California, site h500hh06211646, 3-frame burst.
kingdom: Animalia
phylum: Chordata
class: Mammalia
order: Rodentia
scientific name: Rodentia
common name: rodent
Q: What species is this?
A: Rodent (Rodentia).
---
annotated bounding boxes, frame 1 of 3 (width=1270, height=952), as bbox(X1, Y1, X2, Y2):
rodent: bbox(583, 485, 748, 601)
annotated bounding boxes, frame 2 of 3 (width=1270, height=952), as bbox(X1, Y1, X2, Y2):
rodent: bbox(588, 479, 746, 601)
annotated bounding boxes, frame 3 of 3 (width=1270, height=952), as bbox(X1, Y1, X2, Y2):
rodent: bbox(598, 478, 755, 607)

§ **YOUR OBJECTIVE**:
Nothing may be dropped or altered. Copy every line above.

§ **COMPLETED EXERCISE**:
California, site h500hh06211646, 3-frame burst.
kingdom: Animalia
phylum: Chordata
class: Mammalia
order: Rodentia
scientific name: Rodentia
common name: rodent
Q: What species is this?
A: Rodent (Rodentia).
---
annotated bounding boxes, frame 1 of 3 (width=1270, height=952), as bbox(X1, Y1, X2, Y2):
rodent: bbox(583, 485, 748, 601)
annotated bounding boxes, frame 2 of 3 (width=1270, height=952), as bbox(X1, Y1, X2, Y2):
rodent: bbox(588, 479, 746, 601)
annotated bounding boxes, frame 3 of 3 (width=1270, height=952), as bbox(X1, Y1, X2, Y2):
rodent: bbox(598, 478, 755, 607)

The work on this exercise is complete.